My HDD is on the way out (making loud clicking noises), so I want to salvage to contents onto another drive. It's a Samsung HA250JC and fortunately I have another identical drive.

Now all I need is the means of cloning the disk - does anyone know whether Winimage will successfully clone a Tivo HDD?
http://www.winimage.com/winimage.htm


----------



## djb2002 (May 1, 2006)

I was just wondering the same (before I saw your question), but using Acronis.

Anyone had experience of either of these ?

Thanks
Daniel


----------



## TCM2007 (Dec 25, 2006)

Neither will work. However you can do this with a Linux boot CD and the "dd" command.


----------



## spitfires (Dec 19, 2006)

^ what he said 

You need either "dd" or more likely "ddrescue"


----------



## itm (Aug 12, 2001)

In the meantime I just answered my own question - I can confirm that Winimage DID work. It gave a failure message when 99% complete (both reading from the old drive and writing to the new one), but the new drive has just booted up fine in the Tivo and all appears to be good - recorded programs and settings all seem to be intact so far.

Phew....


----------



## spitfires (Dec 19, 2006)

Sweet.  If you have telnet access it might be worth getting in there and running mfscheck.


----------



## TCM2007 (Dec 25, 2006)

They must have added Linux filesystem support.

I'd be slightly nervous a disk created this way. If the original was faikling then there will be corrupt data in there somewhere; you need to hope it's in video data not any part of the system.


----------



## mjd (Jun 12, 2002)

Can you explain how you did this please. - ie are you attaching the original TIVO drivo to a Windows machine (I thought windows could damage the file structure). 

I want to change my 160GB drive to a larger 500GB - would WINIMAGE do this for me.
I saw reference to HOOCH - but not sure if its supported cant find email just paypal button, and idealy I would like to keep my existing content.

Thanks for any advice / tips

mark


----------



## TCM2007 (Dec 25, 2006)

No, if you want to expand the disk you'll need to use the normal procedure for adding a new disk.


----------



## mjd (Jun 12, 2002)

Its been a very long time since I upgraded mine - and then there was a limit on size.

Can you please direct me to the relevant guides? 
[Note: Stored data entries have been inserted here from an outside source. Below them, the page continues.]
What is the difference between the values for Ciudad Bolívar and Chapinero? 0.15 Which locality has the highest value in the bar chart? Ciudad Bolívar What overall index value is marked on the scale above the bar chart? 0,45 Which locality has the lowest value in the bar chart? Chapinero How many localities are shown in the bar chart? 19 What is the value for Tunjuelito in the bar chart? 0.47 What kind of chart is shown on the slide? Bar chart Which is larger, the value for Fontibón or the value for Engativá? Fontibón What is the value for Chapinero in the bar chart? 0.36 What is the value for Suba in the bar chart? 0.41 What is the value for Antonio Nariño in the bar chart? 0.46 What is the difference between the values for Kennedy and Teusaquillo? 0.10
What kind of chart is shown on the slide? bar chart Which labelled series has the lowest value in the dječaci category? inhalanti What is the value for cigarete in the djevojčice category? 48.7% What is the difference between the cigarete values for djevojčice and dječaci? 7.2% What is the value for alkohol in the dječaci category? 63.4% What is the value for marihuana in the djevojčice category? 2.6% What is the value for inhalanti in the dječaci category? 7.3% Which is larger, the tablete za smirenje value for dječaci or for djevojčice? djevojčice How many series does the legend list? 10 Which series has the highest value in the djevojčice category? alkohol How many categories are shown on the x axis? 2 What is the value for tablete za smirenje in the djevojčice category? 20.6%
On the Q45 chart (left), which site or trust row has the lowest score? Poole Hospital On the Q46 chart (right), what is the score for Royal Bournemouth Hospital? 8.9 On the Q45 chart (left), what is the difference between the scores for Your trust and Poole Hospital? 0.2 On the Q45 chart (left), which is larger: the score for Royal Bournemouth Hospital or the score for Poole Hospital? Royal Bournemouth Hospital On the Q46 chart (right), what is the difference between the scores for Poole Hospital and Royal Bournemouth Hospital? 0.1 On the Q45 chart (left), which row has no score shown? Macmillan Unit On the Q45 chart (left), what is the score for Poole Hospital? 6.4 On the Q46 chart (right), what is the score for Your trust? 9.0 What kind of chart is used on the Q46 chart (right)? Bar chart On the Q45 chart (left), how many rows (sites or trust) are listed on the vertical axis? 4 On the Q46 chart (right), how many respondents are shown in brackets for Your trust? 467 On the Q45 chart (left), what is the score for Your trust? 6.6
I was contemplating buying a 1TB preconfigured HDD but they are relatively expensive and I would lose existing content. Also bothered by investment if TIVO support in the UK is dropped (what happens to life time Subscription???). I dont live in a Virgin cable area. 

Thanks


----------



## TCM2007 (Dec 25, 2006)

Then you can take the disk out and put it in your PC!


----------